» WHAT TO WORK ON
What is needed is an exact copy of the lines from the one containing "parti-salfetki-sponge-bob" through the last line of the records below, with no pictures.

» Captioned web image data
━━━━

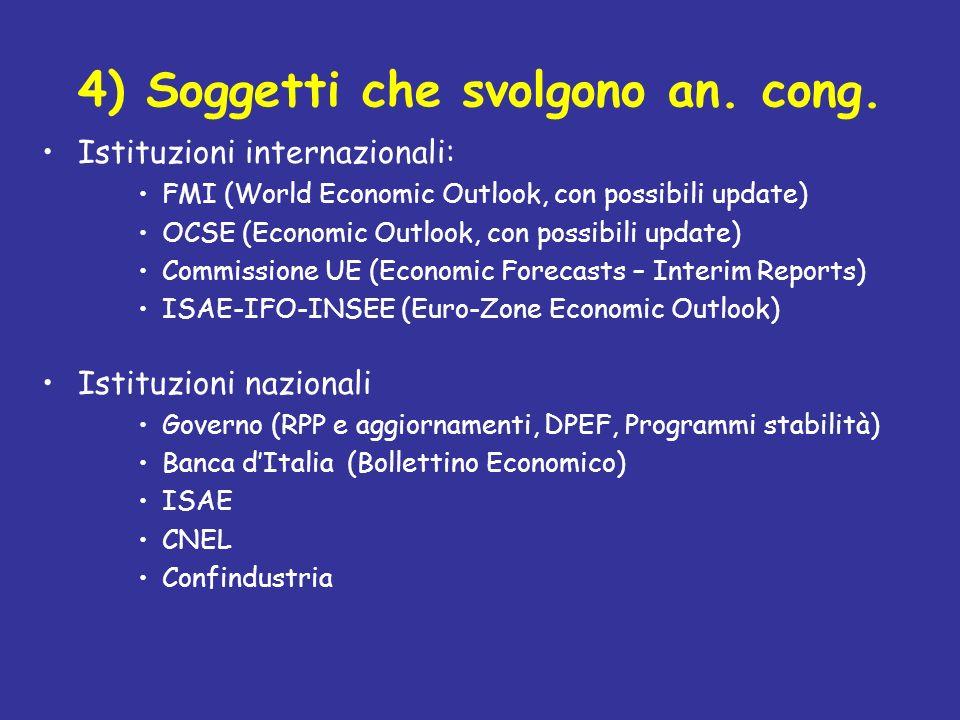 4) Soggetti che svolgono an. cong. Istituzioni internazionali: FMI (World Economic Outlook, con possibili update) OCSE (Economic Outlook, con possibil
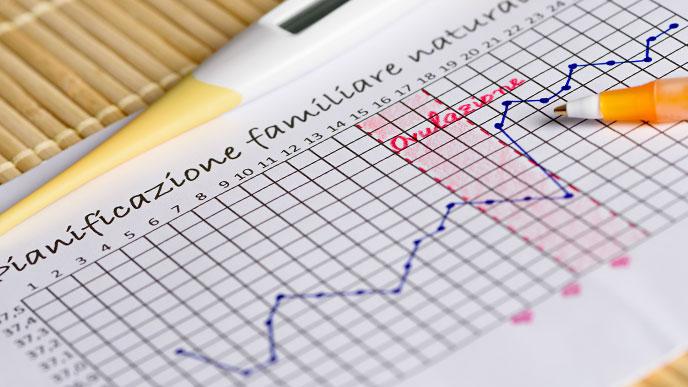 基礎体温のグラフ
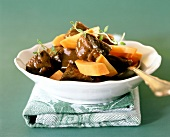 Beef in beer with carrots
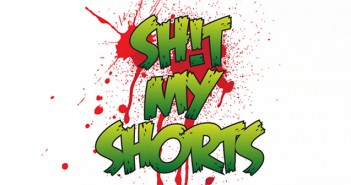 bar-shorts-halloween-slider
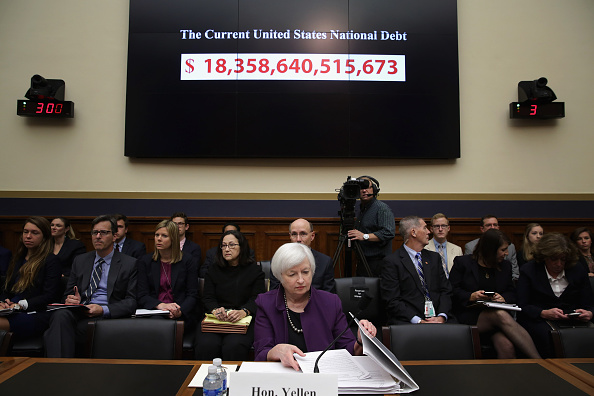 Rayburn House Office Building「Janet Yellen Testifies Before House Financial Services Committee」:写真・画像(16)[壁紙.com]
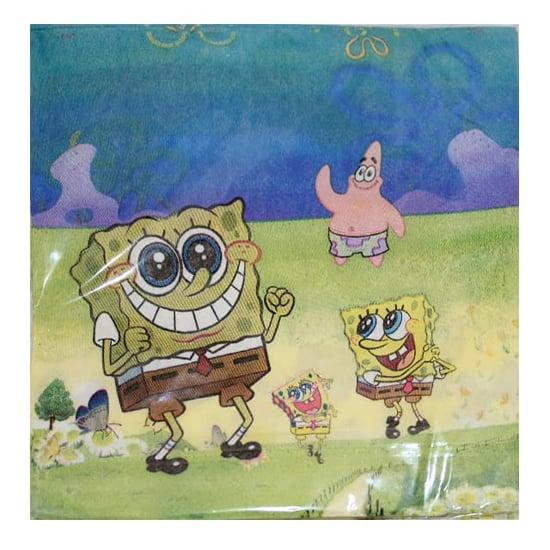 parti-salfetki-sponge-bob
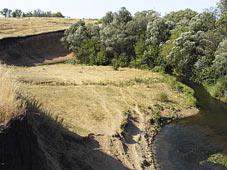 Фотоальбом река чир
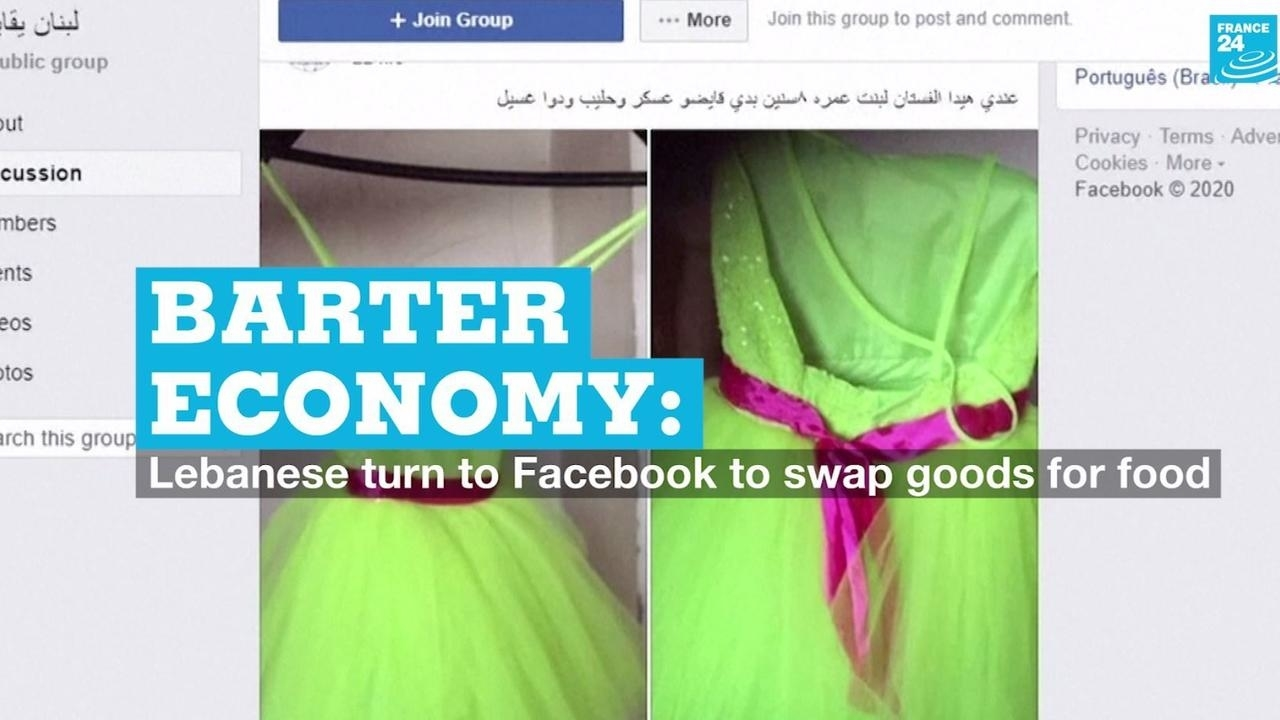 Photo of Barter economy: Lebanese turn to Facebook to swap goods for food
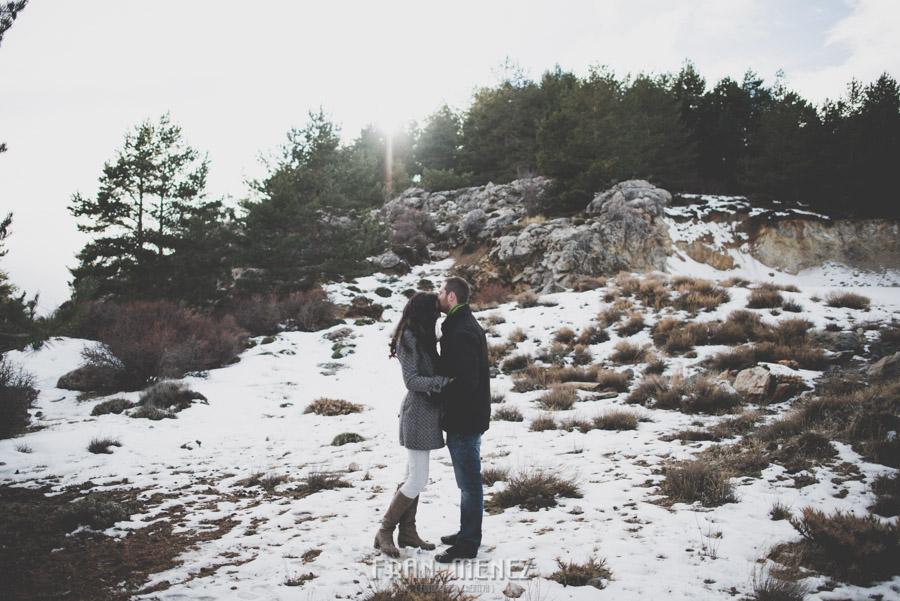 2 Fotografo Granada. Fran Menez. Fotografo en Granada. Fotografo. Fotografo de Bodas. Weddings Photographer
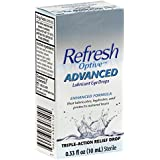 Refresh Optive Advanced Lubricant Eye Drops -- 0.33 fl oz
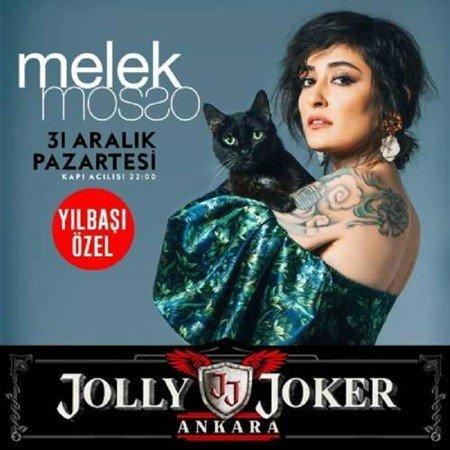 Jolly Joker Ankara Yılbaşı 2019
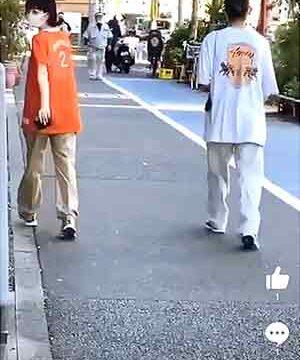 菅田将暉と小松菜奈のweibo画像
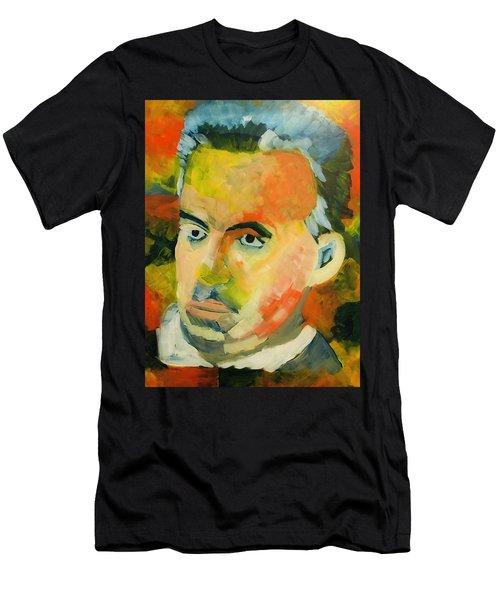 Jordan Peterson Men's T-Shirt (Athletic Fit)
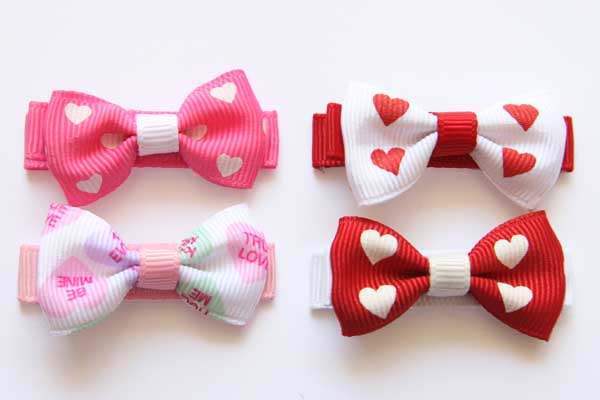 Valentines Day Small Beautiful Bows
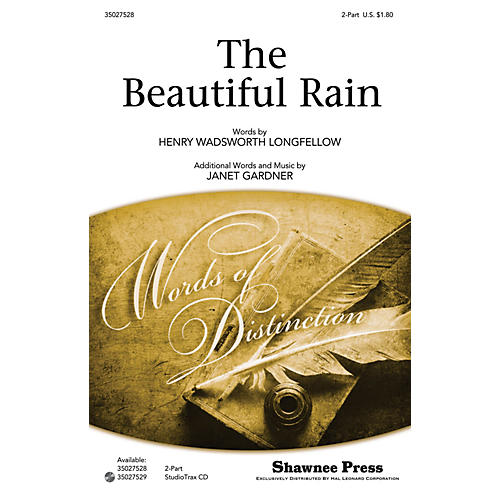 Shawnee Press The Beautiful Rain Studiotrax CD Composed by Janet Gardner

━━━━

» OUTPUT FOR THIS EXERCISE
 parti-salfetki-sponge-bob
 Фотоальбом река чир
 Photo of Barter economy: Lebanese turn to Facebook to swap goods for food
 2 Fotografo Granada. Fran Menez. Fotografo en Granada. Fotografo. Fotografo de Bodas. Weddings Photographer
 Refresh Optive Advanced Lubricant Eye Drops -- 0.33 fl oz
 Jolly Joker Ankara Yılbaşı 2019
 菅田将暉と小松菜奈のweibo画像
 Jordan Peterson Men's T-Shirt (Athletic Fit)
 Valentines Day Small Beautiful Bows
 Shawnee Press The Beautiful Rain Studiotrax CD Composed by Janet Gardner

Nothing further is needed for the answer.